I am learning Haskell and reading the book, Learn You a Haskell for Great Good!
When the author talks about where
keyword, he says:
In imperative programming languages, you would solve this problem by storing the result of a computation in a variable. In this section, you’ll learn how to use Haskell’s where keyword to store the results of intermediate computations, which provides similar functionality.
However I saw the where
keyword also following at the end of a module declaration, and I doubt the "intermediate computations" explanation in this scenario, what's the meaning of the where followed at the end of the module declaration?
foo = baz
where
baz = 1
quux = 2
...
Compare:
module Foo
where
baz = 1
quux = 2
...
where
is acting as a syntactic introducer of a scope of definitions. However, I believe it is just a trick, for we cannot say:
let baz = 1
quux = 2
in module Foo
or
module Foo
(maybe the latter is legal).

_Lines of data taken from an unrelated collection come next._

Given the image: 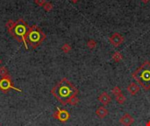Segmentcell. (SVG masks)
Instances as JSON below:
<instances>
[{"mask_svg":"<svg viewBox=\"0 0 150 126\" xmlns=\"http://www.w3.org/2000/svg\"><path fill=\"white\" fill-rule=\"evenodd\" d=\"M53 116L56 119H58L59 121H61L63 123H65L69 119L70 115L66 109H61L57 108V110L53 114Z\"/></svg>","mask_w":150,"mask_h":126,"instance_id":"obj_6","label":"cell"},{"mask_svg":"<svg viewBox=\"0 0 150 126\" xmlns=\"http://www.w3.org/2000/svg\"><path fill=\"white\" fill-rule=\"evenodd\" d=\"M0 75H2L3 77L7 76V69L6 67H0Z\"/></svg>","mask_w":150,"mask_h":126,"instance_id":"obj_16","label":"cell"},{"mask_svg":"<svg viewBox=\"0 0 150 126\" xmlns=\"http://www.w3.org/2000/svg\"><path fill=\"white\" fill-rule=\"evenodd\" d=\"M126 100V96H125L122 93L119 94V95H118V96H116V101H117L119 104L125 103Z\"/></svg>","mask_w":150,"mask_h":126,"instance_id":"obj_12","label":"cell"},{"mask_svg":"<svg viewBox=\"0 0 150 126\" xmlns=\"http://www.w3.org/2000/svg\"><path fill=\"white\" fill-rule=\"evenodd\" d=\"M109 111L108 109L104 107V106H101L99 107L97 110H96V115L99 117V118H105L107 115H108Z\"/></svg>","mask_w":150,"mask_h":126,"instance_id":"obj_10","label":"cell"},{"mask_svg":"<svg viewBox=\"0 0 150 126\" xmlns=\"http://www.w3.org/2000/svg\"><path fill=\"white\" fill-rule=\"evenodd\" d=\"M98 101L101 103H103L104 105H107L108 103H111V101H112V97H111V96L108 94V93H106V92H104V93H102L101 95L99 96V97H98Z\"/></svg>","mask_w":150,"mask_h":126,"instance_id":"obj_9","label":"cell"},{"mask_svg":"<svg viewBox=\"0 0 150 126\" xmlns=\"http://www.w3.org/2000/svg\"><path fill=\"white\" fill-rule=\"evenodd\" d=\"M28 30H29V27L25 23V21L23 19H19L18 21L14 23V25L9 31L12 37H14L19 42H21V43L24 44L26 50L28 49V44L26 42V35H27Z\"/></svg>","mask_w":150,"mask_h":126,"instance_id":"obj_3","label":"cell"},{"mask_svg":"<svg viewBox=\"0 0 150 126\" xmlns=\"http://www.w3.org/2000/svg\"><path fill=\"white\" fill-rule=\"evenodd\" d=\"M127 91L132 96H134V95H136L140 91V87H139L138 84H136L134 82H132L131 84H129V86L127 87Z\"/></svg>","mask_w":150,"mask_h":126,"instance_id":"obj_11","label":"cell"},{"mask_svg":"<svg viewBox=\"0 0 150 126\" xmlns=\"http://www.w3.org/2000/svg\"><path fill=\"white\" fill-rule=\"evenodd\" d=\"M119 123L122 125H124V126H131L134 123V119H133V117L130 114H127L126 113L123 116L120 117Z\"/></svg>","mask_w":150,"mask_h":126,"instance_id":"obj_7","label":"cell"},{"mask_svg":"<svg viewBox=\"0 0 150 126\" xmlns=\"http://www.w3.org/2000/svg\"><path fill=\"white\" fill-rule=\"evenodd\" d=\"M63 50L64 52L68 53V52L70 50V47H69V45H64V46L63 47Z\"/></svg>","mask_w":150,"mask_h":126,"instance_id":"obj_18","label":"cell"},{"mask_svg":"<svg viewBox=\"0 0 150 126\" xmlns=\"http://www.w3.org/2000/svg\"><path fill=\"white\" fill-rule=\"evenodd\" d=\"M112 93L116 96L121 94L122 92H121V90L119 89V87H115V88H113V89L112 90Z\"/></svg>","mask_w":150,"mask_h":126,"instance_id":"obj_14","label":"cell"},{"mask_svg":"<svg viewBox=\"0 0 150 126\" xmlns=\"http://www.w3.org/2000/svg\"><path fill=\"white\" fill-rule=\"evenodd\" d=\"M11 89H13L19 92H21V90H19L12 85V79L9 75L2 77L1 79H0V90H1L3 92H7Z\"/></svg>","mask_w":150,"mask_h":126,"instance_id":"obj_5","label":"cell"},{"mask_svg":"<svg viewBox=\"0 0 150 126\" xmlns=\"http://www.w3.org/2000/svg\"><path fill=\"white\" fill-rule=\"evenodd\" d=\"M146 126H150V121H148V122L146 123Z\"/></svg>","mask_w":150,"mask_h":126,"instance_id":"obj_19","label":"cell"},{"mask_svg":"<svg viewBox=\"0 0 150 126\" xmlns=\"http://www.w3.org/2000/svg\"><path fill=\"white\" fill-rule=\"evenodd\" d=\"M112 58H113V60H114L115 61H119L122 59V55L120 54V53H115V54H113Z\"/></svg>","mask_w":150,"mask_h":126,"instance_id":"obj_15","label":"cell"},{"mask_svg":"<svg viewBox=\"0 0 150 126\" xmlns=\"http://www.w3.org/2000/svg\"><path fill=\"white\" fill-rule=\"evenodd\" d=\"M45 39L46 35L40 27L34 25L29 28L26 35V42L33 48H36L37 47H39Z\"/></svg>","mask_w":150,"mask_h":126,"instance_id":"obj_4","label":"cell"},{"mask_svg":"<svg viewBox=\"0 0 150 126\" xmlns=\"http://www.w3.org/2000/svg\"><path fill=\"white\" fill-rule=\"evenodd\" d=\"M51 93L62 104L66 105L72 96L78 94V90L67 78H63L54 86Z\"/></svg>","mask_w":150,"mask_h":126,"instance_id":"obj_1","label":"cell"},{"mask_svg":"<svg viewBox=\"0 0 150 126\" xmlns=\"http://www.w3.org/2000/svg\"><path fill=\"white\" fill-rule=\"evenodd\" d=\"M78 102H79V99L77 98V96H72V97L69 99V103L70 105L75 106V105H76V104L78 103Z\"/></svg>","mask_w":150,"mask_h":126,"instance_id":"obj_13","label":"cell"},{"mask_svg":"<svg viewBox=\"0 0 150 126\" xmlns=\"http://www.w3.org/2000/svg\"><path fill=\"white\" fill-rule=\"evenodd\" d=\"M133 78L144 90H150V62L145 61L133 74Z\"/></svg>","mask_w":150,"mask_h":126,"instance_id":"obj_2","label":"cell"},{"mask_svg":"<svg viewBox=\"0 0 150 126\" xmlns=\"http://www.w3.org/2000/svg\"><path fill=\"white\" fill-rule=\"evenodd\" d=\"M88 47H89L90 48H94L96 47V42L93 41V40H90V41L88 42Z\"/></svg>","mask_w":150,"mask_h":126,"instance_id":"obj_17","label":"cell"},{"mask_svg":"<svg viewBox=\"0 0 150 126\" xmlns=\"http://www.w3.org/2000/svg\"><path fill=\"white\" fill-rule=\"evenodd\" d=\"M0 62H1V61H0Z\"/></svg>","mask_w":150,"mask_h":126,"instance_id":"obj_20","label":"cell"},{"mask_svg":"<svg viewBox=\"0 0 150 126\" xmlns=\"http://www.w3.org/2000/svg\"><path fill=\"white\" fill-rule=\"evenodd\" d=\"M123 41H124V38L119 33H114L110 38V42L115 47H119Z\"/></svg>","mask_w":150,"mask_h":126,"instance_id":"obj_8","label":"cell"}]
</instances>
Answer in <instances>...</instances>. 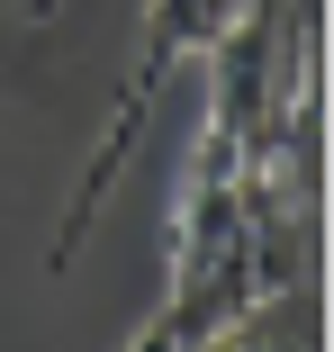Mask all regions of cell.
<instances>
[{"instance_id": "cell-1", "label": "cell", "mask_w": 334, "mask_h": 352, "mask_svg": "<svg viewBox=\"0 0 334 352\" xmlns=\"http://www.w3.org/2000/svg\"><path fill=\"white\" fill-rule=\"evenodd\" d=\"M244 10H253V0H145L136 45H126V73H118V100H109V126H100V145L82 154V181H73V199H63V217H54V253H45L54 271L82 253V235H91V217L109 208L118 172L136 163V145H145L163 91L190 73V63H208V45H217Z\"/></svg>"}, {"instance_id": "cell-2", "label": "cell", "mask_w": 334, "mask_h": 352, "mask_svg": "<svg viewBox=\"0 0 334 352\" xmlns=\"http://www.w3.org/2000/svg\"><path fill=\"white\" fill-rule=\"evenodd\" d=\"M190 352H316V298H307V280L280 289V298H262V307H244V316H226Z\"/></svg>"}, {"instance_id": "cell-3", "label": "cell", "mask_w": 334, "mask_h": 352, "mask_svg": "<svg viewBox=\"0 0 334 352\" xmlns=\"http://www.w3.org/2000/svg\"><path fill=\"white\" fill-rule=\"evenodd\" d=\"M0 10H10V19H27V28H45V19L63 10V0H0Z\"/></svg>"}]
</instances>
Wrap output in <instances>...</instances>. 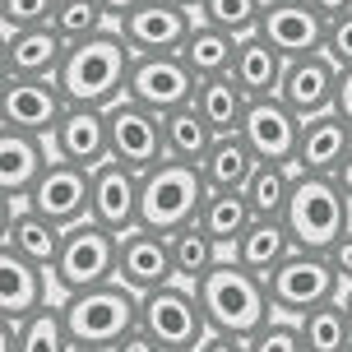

I'd like to say that the module
declaration exports (unless otherwise specified) all symbols in scope at the point of declaration; that would be the most consistent. But it's false, so we can consider it at best an idiosyncracy of the concrete syntax. I thought it was weird for a long time too (and upon further reflection answering this question, still do).
At its most basic, where
introduces a new scope. That is its meaning at the top of a module, as well: introduce the scope of module definitions.